Conversely, some of the SSRIs are inhibitors of one or more isoenzymes of the cytochrome P450 (CYP 450) system. These antidepressants include fluoxetine, paroxetine, fluvoxamine, and to a lesser degree, sertraline (72; 31; 34). Escitalopram and citalopram, on the other hand, do not have pharmacokinetic interactions with antiepileptic drugs (66). Sertraline has been shown rarely to increase phenytoin levels, and this is thought to be associated with displacement by tight protein binding, or by inhibition of the CYP 450 system (36).

Choice of antidepressant. The criteria used to choose an antidepressant must be based on the following:

	• Type of depressive episode: retarded versus agitated. In the former, SNRIs may be more effective, given their noradrenergic effect. In the latter, SSRIs should be considered first.
	• Presence of comorbid anxiety disorders and their type. In such cases, the clinician must identify the SSRI or SSRI that can cover the symptoms of both conditions. Failure to treat comorbid anxiety disorders will result in increased risk of recurrence of the depressive disorder or failure to reach symptom remission.
	• Adverse event profile of the antidepressant drug, in particular those drugs with a propensity to cause weight gain.

Dosing of the antidepressant must be the same as in the treatment of primary mood disorders. The aim is to achieve complete symptom remission as persistence of symptoms is associated with an increased risk of recurrence of a major depressive episode. Furthermore, clinicians must adjust the dose in the presence of enzyme-inducing antiepileptic drugs by increasing it by 30%.

Other types of psychiatric treatments. Lithium was the first “mood stabilizing drug” used for the treatment of patients with primary bipolar disorder. Its use has been fraught with several problems, including changes in EEG recordings and pro-convulsant effects at therapeutic serum concentrations in patients without epilepsy (07). Lithium’s neurotoxicity and related increase in seizure risk increases with the concurrent use of neuroleptic drugs, in the presence of EEG abnormalities, and with a history of CNS disorder.

Electroconvulsive therapy is not contraindicated in depressed patients with epilepsy (Sackeim et al 1983; 77; 28). It is a well-tolerated treatment and is worth considering in patients with epilepsy with very severe depression that fails to respond to antidepressant drugs. Furthermore, there is no evidence that electroconvulsive therapy increases the risk of epilepsy (08), and in fact, it has been used in the treatment of refractory status epilepticus.

Vagal nerve stimulation is used as adjunctive treatment for epilepsy and has also shown longer-term mood effects (64). The impact of other neurostimulation interventions, such as deep brain stimulation or transcranial magnetic stimulation on mood in patients with epilepsy, has not been studied in controlled trials.

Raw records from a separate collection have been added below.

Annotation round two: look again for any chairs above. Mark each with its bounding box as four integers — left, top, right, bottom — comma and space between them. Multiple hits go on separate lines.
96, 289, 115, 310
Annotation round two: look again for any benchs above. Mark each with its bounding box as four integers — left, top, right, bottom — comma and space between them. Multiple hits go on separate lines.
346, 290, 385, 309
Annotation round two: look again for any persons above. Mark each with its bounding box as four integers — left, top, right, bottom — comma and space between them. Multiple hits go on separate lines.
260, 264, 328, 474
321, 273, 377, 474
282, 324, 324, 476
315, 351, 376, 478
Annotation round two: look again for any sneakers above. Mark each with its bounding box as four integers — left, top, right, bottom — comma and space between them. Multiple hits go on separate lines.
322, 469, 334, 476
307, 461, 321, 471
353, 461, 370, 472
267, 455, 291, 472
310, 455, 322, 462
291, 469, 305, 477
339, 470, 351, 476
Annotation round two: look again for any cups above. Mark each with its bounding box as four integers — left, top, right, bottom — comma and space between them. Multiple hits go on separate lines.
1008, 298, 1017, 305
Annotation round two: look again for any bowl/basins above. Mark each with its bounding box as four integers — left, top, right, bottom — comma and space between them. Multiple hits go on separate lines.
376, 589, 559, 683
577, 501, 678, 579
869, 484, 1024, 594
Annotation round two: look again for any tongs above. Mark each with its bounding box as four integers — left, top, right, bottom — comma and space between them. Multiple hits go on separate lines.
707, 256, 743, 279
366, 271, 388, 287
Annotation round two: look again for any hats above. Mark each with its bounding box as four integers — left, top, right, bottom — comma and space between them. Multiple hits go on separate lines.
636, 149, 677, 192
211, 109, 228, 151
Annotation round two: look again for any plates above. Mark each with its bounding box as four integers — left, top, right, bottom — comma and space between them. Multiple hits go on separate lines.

In addition to pharmacological intervention, the value of psychotherapy for the treatment of depression in patients with epilepsy should not be overlooked. Surveys reveal that fear of the next seizure is rated as the greatest concern in patients with epilepsy (29). Counseling and psychotherapy, in particular cognitive behavior therapy, can be useful in helping the patient deal with the stressors and limitations of living with epilepsy (76).

More recently, the randomized, controlled crossover study UPLIFT demonstrated the efficiency of a mindfulness-based cognitive therapy intervention for preventing major depressive disorder episodes in patients with epilepsy (83).

Special considerations

Pregnancy

Patients with epilepsy may have a de-novo or recurrence of previous depressive disorders during the postpartum period.

Anesthesia

Anesthetics do not affect seizures or depressive disorders in patients with epilepsy. It should be emphasized that the medications should be taken as prescribed prior to, during, and after the surgical procedures and the use of anesthetics.